### [Work required]
Reproduce the entire listing below word for word, leaving out nothing and changing nothing.

========================

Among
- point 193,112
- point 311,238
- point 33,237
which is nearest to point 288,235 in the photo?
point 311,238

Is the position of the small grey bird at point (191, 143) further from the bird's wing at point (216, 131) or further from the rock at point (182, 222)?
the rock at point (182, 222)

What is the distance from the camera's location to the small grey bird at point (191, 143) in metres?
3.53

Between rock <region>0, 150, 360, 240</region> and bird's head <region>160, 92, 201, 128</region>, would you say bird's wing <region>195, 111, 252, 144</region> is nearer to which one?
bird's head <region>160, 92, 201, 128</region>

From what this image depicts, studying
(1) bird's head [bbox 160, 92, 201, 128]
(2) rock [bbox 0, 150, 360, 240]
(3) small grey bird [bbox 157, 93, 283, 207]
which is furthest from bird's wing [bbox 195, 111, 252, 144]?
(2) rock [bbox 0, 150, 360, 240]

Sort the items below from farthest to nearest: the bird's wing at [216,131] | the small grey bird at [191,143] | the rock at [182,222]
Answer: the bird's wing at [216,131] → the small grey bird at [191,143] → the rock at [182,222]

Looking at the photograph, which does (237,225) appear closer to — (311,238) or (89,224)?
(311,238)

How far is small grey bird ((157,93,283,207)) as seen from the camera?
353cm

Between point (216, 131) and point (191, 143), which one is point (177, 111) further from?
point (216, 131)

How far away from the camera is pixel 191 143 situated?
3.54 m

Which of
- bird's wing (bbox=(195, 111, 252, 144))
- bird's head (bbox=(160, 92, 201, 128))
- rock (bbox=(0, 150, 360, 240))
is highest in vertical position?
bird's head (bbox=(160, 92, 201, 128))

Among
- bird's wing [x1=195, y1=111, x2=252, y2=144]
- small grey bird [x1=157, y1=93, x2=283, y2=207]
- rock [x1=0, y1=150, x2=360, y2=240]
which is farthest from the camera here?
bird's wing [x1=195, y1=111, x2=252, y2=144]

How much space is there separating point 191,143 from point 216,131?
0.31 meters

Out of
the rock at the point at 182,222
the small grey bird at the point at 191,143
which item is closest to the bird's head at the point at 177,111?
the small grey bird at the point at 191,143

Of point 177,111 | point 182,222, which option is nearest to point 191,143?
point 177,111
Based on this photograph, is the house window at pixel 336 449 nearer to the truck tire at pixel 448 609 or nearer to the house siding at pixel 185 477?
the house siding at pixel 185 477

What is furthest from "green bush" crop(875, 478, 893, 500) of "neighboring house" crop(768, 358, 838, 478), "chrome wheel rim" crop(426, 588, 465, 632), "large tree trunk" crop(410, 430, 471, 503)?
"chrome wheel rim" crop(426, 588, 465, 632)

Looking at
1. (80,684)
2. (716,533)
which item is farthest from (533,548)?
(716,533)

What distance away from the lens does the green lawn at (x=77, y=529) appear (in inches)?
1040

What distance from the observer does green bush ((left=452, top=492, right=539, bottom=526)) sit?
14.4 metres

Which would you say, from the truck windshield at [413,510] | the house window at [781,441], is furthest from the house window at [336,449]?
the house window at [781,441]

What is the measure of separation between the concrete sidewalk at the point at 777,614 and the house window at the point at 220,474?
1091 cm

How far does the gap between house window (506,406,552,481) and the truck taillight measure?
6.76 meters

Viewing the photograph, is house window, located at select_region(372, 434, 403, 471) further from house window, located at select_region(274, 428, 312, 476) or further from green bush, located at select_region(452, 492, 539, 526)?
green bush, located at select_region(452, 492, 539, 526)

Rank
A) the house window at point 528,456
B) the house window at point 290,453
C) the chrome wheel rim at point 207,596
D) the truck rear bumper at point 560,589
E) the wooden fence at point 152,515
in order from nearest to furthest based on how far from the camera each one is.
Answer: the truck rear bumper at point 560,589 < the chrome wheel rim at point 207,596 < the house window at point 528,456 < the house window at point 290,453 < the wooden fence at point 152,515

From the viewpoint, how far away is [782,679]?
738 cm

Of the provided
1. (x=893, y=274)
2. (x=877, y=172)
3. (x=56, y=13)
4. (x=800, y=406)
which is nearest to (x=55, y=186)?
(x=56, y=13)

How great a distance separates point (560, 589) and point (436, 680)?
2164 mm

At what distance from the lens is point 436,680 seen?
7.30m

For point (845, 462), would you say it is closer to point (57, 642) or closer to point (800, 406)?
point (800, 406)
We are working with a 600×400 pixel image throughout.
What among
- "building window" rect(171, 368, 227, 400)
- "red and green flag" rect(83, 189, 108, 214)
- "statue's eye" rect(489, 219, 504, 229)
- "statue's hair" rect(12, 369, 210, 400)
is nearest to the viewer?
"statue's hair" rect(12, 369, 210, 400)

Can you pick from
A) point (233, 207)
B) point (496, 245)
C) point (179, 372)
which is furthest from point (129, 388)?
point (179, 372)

========================

### [Answer to this task]
Among
- point 193,112
- point 311,238
- point 33,237
which is nearest to point 288,235 in the photo?
point 311,238

Is the position of the small grey bird at point (191, 143) further from the bird's wing at point (216, 131) or further from the rock at point (182, 222)?
the rock at point (182, 222)

What is the distance from the camera's location to the small grey bird at point (191, 143) in metres?
3.53

Between rock <region>0, 150, 360, 240</region> and bird's head <region>160, 92, 201, 128</region>, would you say bird's wing <region>195, 111, 252, 144</region> is nearer to which one?
bird's head <region>160, 92, 201, 128</region>

From what this image depicts, studying
(1) bird's head [bbox 160, 92, 201, 128]
(2) rock [bbox 0, 150, 360, 240]
(3) small grey bird [bbox 157, 93, 283, 207]
which is furthest from bird's wing [bbox 195, 111, 252, 144]?
(2) rock [bbox 0, 150, 360, 240]

Sort the items below from farthest to nearest: the bird's wing at [216,131] | the small grey bird at [191,143] | the rock at [182,222]
Answer: the bird's wing at [216,131] → the small grey bird at [191,143] → the rock at [182,222]

Looking at the photograph, which does (237,225) appear closer to — (311,238) or (89,224)?
(311,238)

How far is small grey bird ((157,93,283,207)) as seen from the camera?
353cm

Between point (216, 131) and point (191, 143), which one is point (177, 111) further from?
point (216, 131)

How far away from the camera is pixel 191 143 situated?
3.54 m

Which of
- bird's wing (bbox=(195, 111, 252, 144))
- bird's head (bbox=(160, 92, 201, 128))
- rock (bbox=(0, 150, 360, 240))
is highest in vertical position?
bird's head (bbox=(160, 92, 201, 128))

Among
- bird's wing [x1=195, y1=111, x2=252, y2=144]
- small grey bird [x1=157, y1=93, x2=283, y2=207]
- rock [x1=0, y1=150, x2=360, y2=240]
which is farthest from the camera here?
bird's wing [x1=195, y1=111, x2=252, y2=144]

How much space is there separating point 191,143 from point 216,131?
0.31 meters

Out of
the rock at the point at 182,222
the small grey bird at the point at 191,143
which item is closest to the bird's head at the point at 177,111?
the small grey bird at the point at 191,143

Of point 177,111 | point 182,222, which option is nearest to point 191,143?
point 177,111
Based on this photograph, is the house window at pixel 336 449 nearer to the truck tire at pixel 448 609 or nearer to the house siding at pixel 185 477?
the house siding at pixel 185 477

What is furthest from "green bush" crop(875, 478, 893, 500) of "neighboring house" crop(768, 358, 838, 478), "chrome wheel rim" crop(426, 588, 465, 632), "large tree trunk" crop(410, 430, 471, 503)?
"chrome wheel rim" crop(426, 588, 465, 632)

Looking at
1. (80,684)
2. (716,533)
which item is farthest from (533,548)?
(716,533)

What distance away from the lens does the green lawn at (x=77, y=529) appear (in inches)?
1040

What distance from the observer does green bush ((left=452, top=492, right=539, bottom=526)) sit?
14.4 metres

Which would you say, from the truck windshield at [413,510] | the house window at [781,441], is furthest from the house window at [336,449]?
the house window at [781,441]

What is the measure of separation between the concrete sidewalk at the point at 777,614 and the house window at the point at 220,474?
1091 cm

How far does the gap between house window (506,406,552,481) and the truck taillight measure?
6.76 meters

Viewing the photograph, is house window, located at select_region(372, 434, 403, 471) further from house window, located at select_region(274, 428, 312, 476) or further from green bush, located at select_region(452, 492, 539, 526)?
green bush, located at select_region(452, 492, 539, 526)

Rank
A) the house window at point 528,456
B) the house window at point 290,453
C) the chrome wheel rim at point 207,596
D) the truck rear bumper at point 560,589
E) the wooden fence at point 152,515
in order from nearest to furthest based on how far from the camera each one is.
Answer: the truck rear bumper at point 560,589 < the chrome wheel rim at point 207,596 < the house window at point 528,456 < the house window at point 290,453 < the wooden fence at point 152,515

From the viewpoint, how far away is [782,679]?
738 cm

Of the provided
1. (x=893, y=274)
2. (x=877, y=172)
3. (x=56, y=13)
4. (x=800, y=406)
which is nearest to (x=55, y=186)?
(x=56, y=13)

How great a distance separates point (560, 589) and point (436, 680)?
2164 mm

At what distance from the lens is point 436,680 seen?
7.30m

For point (845, 462), would you say it is closer to point (57, 642) or closer to point (800, 406)?
point (800, 406)
We are working with a 600×400 pixel image throughout.
What among
- "building window" rect(171, 368, 227, 400)
- "red and green flag" rect(83, 189, 108, 214)
- "statue's eye" rect(489, 219, 504, 229)
- "statue's hair" rect(12, 369, 210, 400)
is nearest to the viewer?
"statue's hair" rect(12, 369, 210, 400)

Can you pick from
A) point (233, 207)
B) point (496, 245)
C) point (179, 372)
which is furthest from point (129, 388)?
point (179, 372)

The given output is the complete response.